These data releases together paint a picture of a UK economy that’s cautiously moving in the right direction. The inflation rate hitting the BoE’s target is certainly a milestone worth celebrating, but the persistent strength in core and services inflation suggests there are still challenges ahead. The BoE’s cautious approach to interest rates reflects this nuanced reality, balancing the need for economic stability with the pressures of inflation.

Wishing you a fantastic weekend,


Thomas Light – Chartered FCSI
Director of Research

Market Movers

On the rise: Games Workshop (LSE:GAW) +12.8% on the week

Games Workshop’s share price surged higher this week following a bullish trading update that showcased significant growth.

The miniature figures maker announced that for the 53 weeks ended 2 June 2024, it expects core revenue to be no less than £490 million, a substantial increase from £445 million in the previous year.

In addition to strong core revenue, Games Workshop also reported an increase in licensing income, which is projected to be £30 million compared to £25 million in the previous year.

The Group’s estimated profit before tax (PBT) is expected to reach at least £200 million, up from £171 million last year.

Games Workshop maintained a solid track record of returning value to shareholders.
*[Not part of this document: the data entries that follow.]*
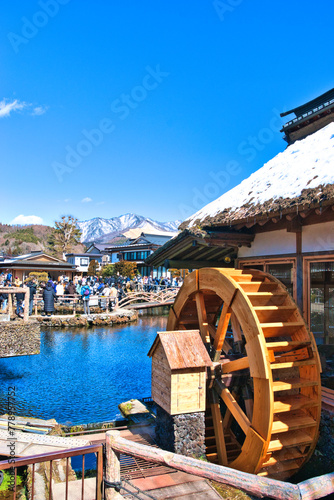 YAMANASHI, JAPAN-MARCH 10,2024: Groups Tourists looking fish in clear pool Mineral water stream flows from Mount Fuji in Oshino Hakkai village, Traditional Japanese style, Landmark. photo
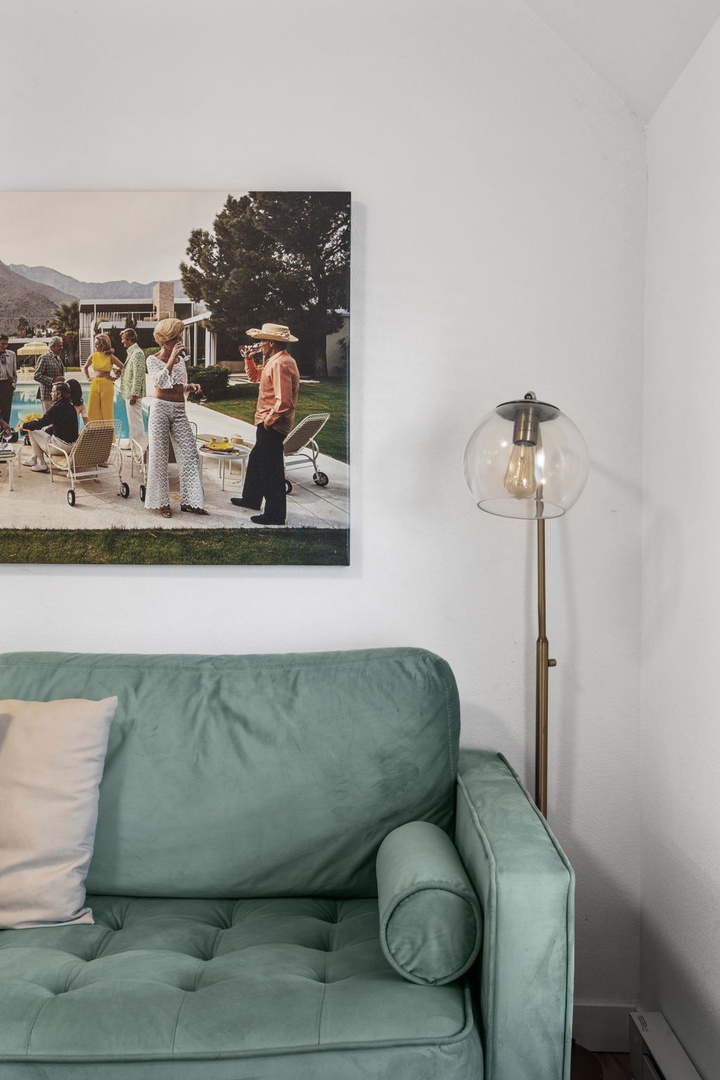 Sink into the plush mint green sofa, where vintage artwork and modern lighting create your perfect reading nook.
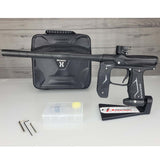 Left side USED Empire Axe 2.0 Paintball Marker Black  with case and tools on a woodgrain background
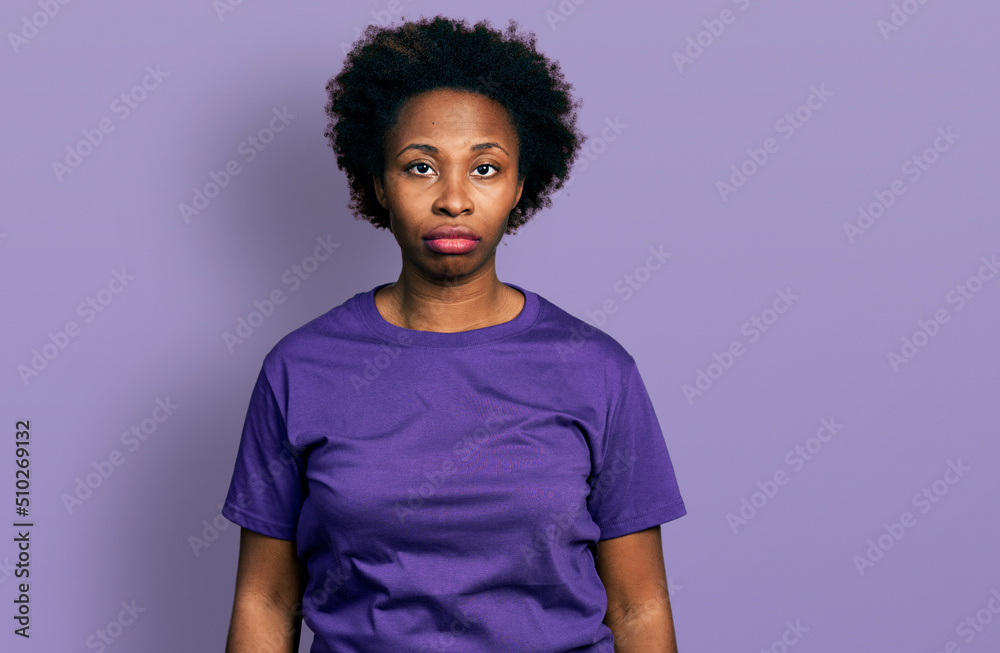 African american woman with afro hair wearing casual purple t shirt looking sleepy and tired, exhausted for fatigue and hangover, lazy eyes in the morning. African american woman with afro hair wearing casual purple t shirt looking sleepy and tired, exhausted for fatigue and hangover, lazy eyes in the morning.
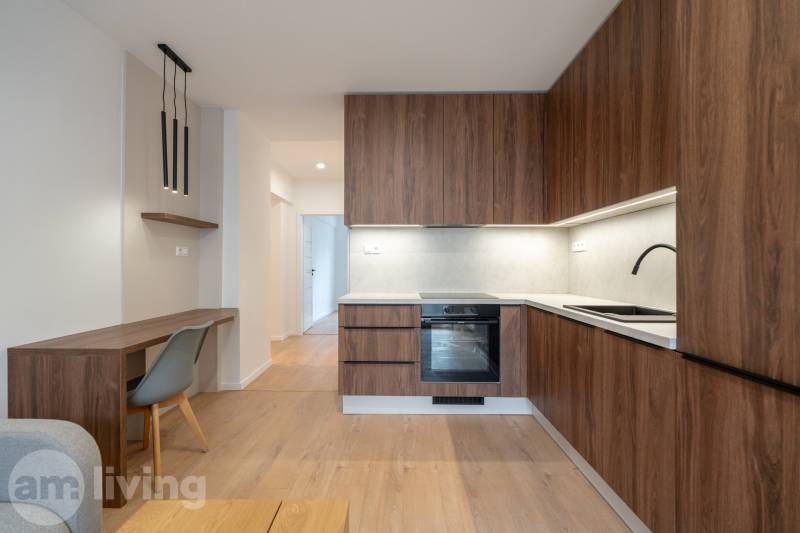 A kitchen in a 3-room apartment with wooden decor and stylish lighting.
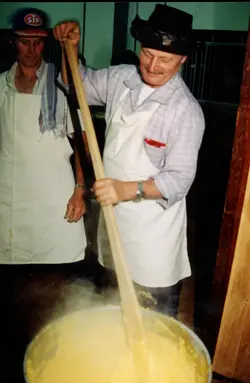 Dois homens vestindo aventais brancos preparam uma grande quantidade de polenta em um caldeirão, utilizando uma pá de madeira. A cena sugere um evento comunitário ou gastronômico tradicional, possivelmente em uma região de colonização italiana no Brasil, como Videira, durante a década de 1980 ou 1990.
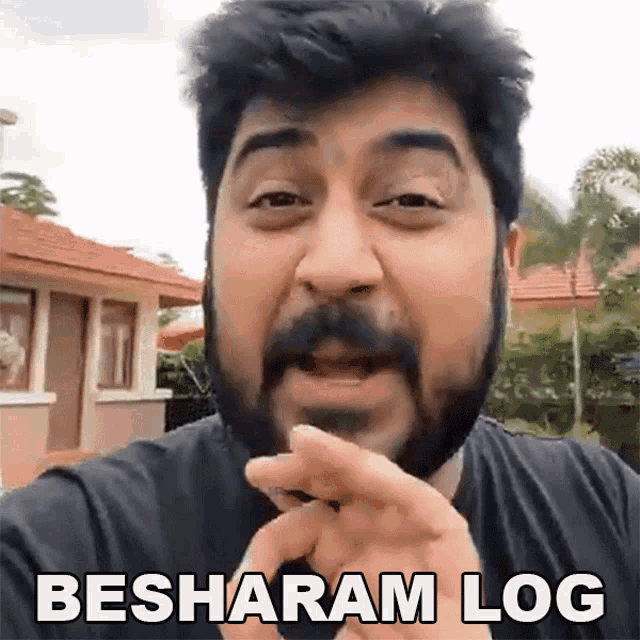 a man with a beard and mustache is making a funny face and says 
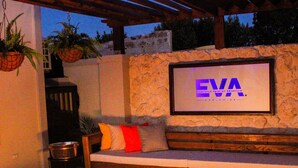 An outdoor seating area with a stone wall, a framed sign reading "EVA", and a lit display case. - EVA Resort (Savaneta)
The company declared and paid dividends totalling £138 million, equivalent to 420 pence per share. This is a slight increase from the previous year’s £136 million and 415 pence per share.

On the slide: Berkeley Group (LSE:BKG) -5.8% on the week

Berkeley Group’s share price sank this week following the publication of their Final Results, which revealed several issues and trends that concerned investors.

The company’s financial performance showed a decline, with revenue falling by 3.4% to £2.5 billion and pre-tax profit decreasing by 7.7% to £557 million. Despite being somewhat expected, these figures highlighted the significant challenges housebuilder Berkeley is facing in the current market.

One major factor contributing to the decline is the impact of higher interest rates. The increased borrowing costs have slowed down property transactions and reduced buyer enthusiasm, affecting the entire UK housing market. Berkeley mentioned that the lack of urgency among buyers is expected to persist until interest rates begin to decrease.

In response to these challenging conditions, Berkeley is making strategic adjustments. They announced the establishment of a Build to Rent platform, aiming to capitalise on the high demand for rental properties in London and the Southeast. However, this shift in strategy, while potentially beneficial in the long term, also introduces new risks and uncertainties.

Sector Snapshot

After a defensive few week’s, our UK Sector Snapshot has a more bullish look to it with Financials leading the pack and eight of the eleven sectors making gains.

However, defensive Utilities and Telecoms have continued to show strength – indicating the underlying caution that remains in the market.

UK Sector Performance (7-Days)

UK Sector Performance (7-Days)

UK Price Action

Yesterday’s price action saw the FTSE break and close above the descending triangle pattern that we highlighted in last week.

A weekly close above the triangle should reignite the FTSE’s long-term uptrend. However, a weekly close back below the triangle would signal a false breakout.